Mustafah is one. Though born in Amman, he knows the desert and loves the desert more than most Bedouin. He was a guide to David Lean when the English director came to Jordan to film Lawrence of Arabia. Mustafah is teaching me the art of driving in the desert.
It is altogether more subtle than I imagined. To drive in deep and uncertain sand, the key is to maintain momentum. Like a boat planing along in the water, a 4×4 vehicle must stay on top of the sand, so that the coefficient of traction is never surpassed by the weight of the vehicle–this Mustafah does not say–only go, go, go!
You must also read the sand. Like water, still sand–that is, sand that is smooth and featureless–runs deep. Sand that is ridged and stubbled by rocks is shallow and reliable. But combed puddles of sand, like that you might find between ruts in an old trail through the wadis, can be very deep indeed. You need to plan ahead, accelerating smoothly in places where you have good traction to skim across places where it seems the sand might devour you.
It all sounds so cerebral, but this kind of calculus takes place at speeds of 30-50 mph, banging between shrubs–which you do not want to run over, for it takes 50 years for a decent shrub to grow in the desert–and rocks and ruts.
Inevitably, everyone gets bogged down.

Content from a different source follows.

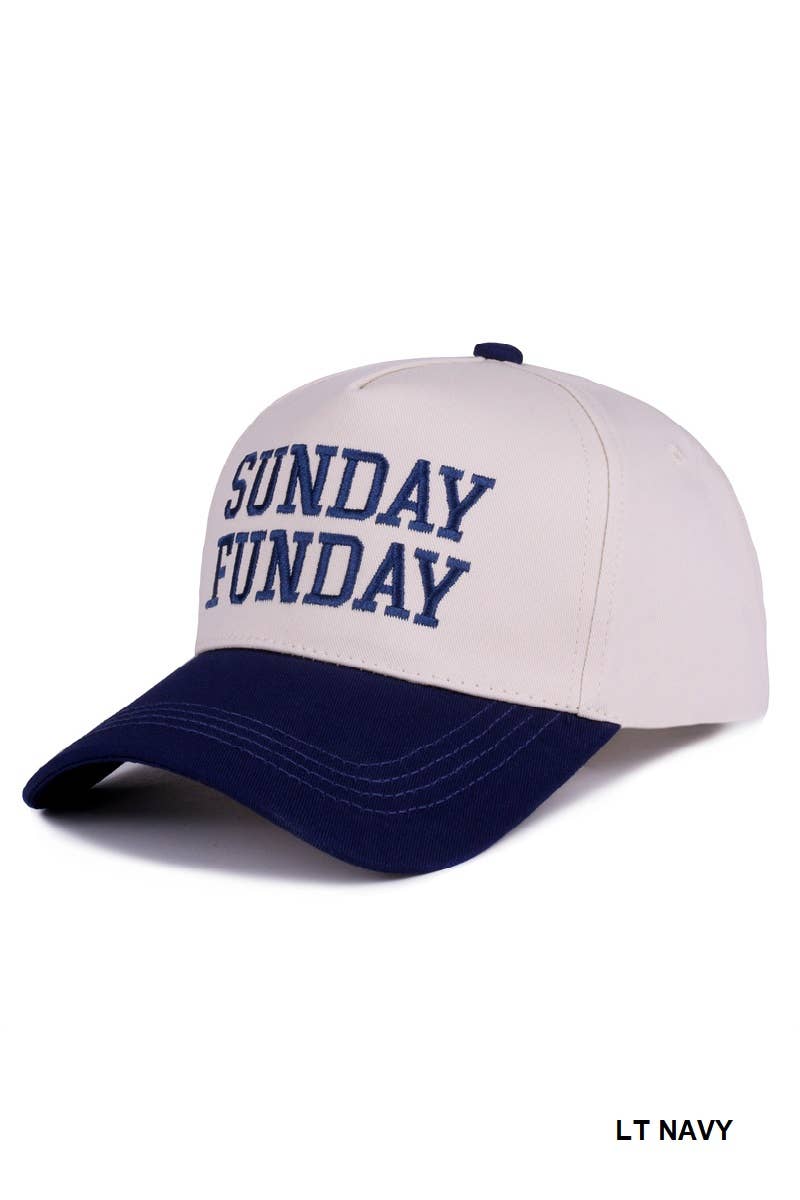 Sunday Funday Baseball hat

When the vehicle–ours is a Land Rover Discovery II–begins to churn sand at the wheels, it’s important to stop and assay your position. Almost always the vehicle is on an incline. The first rule is to move in the direction of the incline, backing away from the ruts or nudging forward. Again, the throttle position is crucial. The trick is to listen to the wheels. Ease the throttle on as long as you gain movement, then brake if they begin to spin, so you won’t lose ground.
Land Rover has a unique attitude toward off-road technology. Rather than use locking front and rear differentials–which essentially lock the pairs of wheels together so that all four receive equal torque–Land Rovers have open differentials, combined with a torque-transfer system using the anti-lock braking system. In essence, when one wheel slips, the ABS system brakes that wheel, allowing the power to be rerouted to the other wheel. It is all rather arcane, but the philosophy is that it is better for the vehicles to be light–allowing them to skim over sand–than to be burdened with tractor-like technology such as locking diffs.
I’m not so sure. I’ve been buried in Land Rovers before, and I would wish they were more able to pull themselves out of deep sand and mud than they are. The wheels, I believe, should move together. And as evidence I would point to the camel. As we grind and churn through the red sand, I can see Bedouin riders, their camels prancing along the ride in front of us. I notice that the camels’ gait is unlike a horse’s, where the legs move in opposition. A camel runs with each side’s legs moving together. A camel has locking diffs.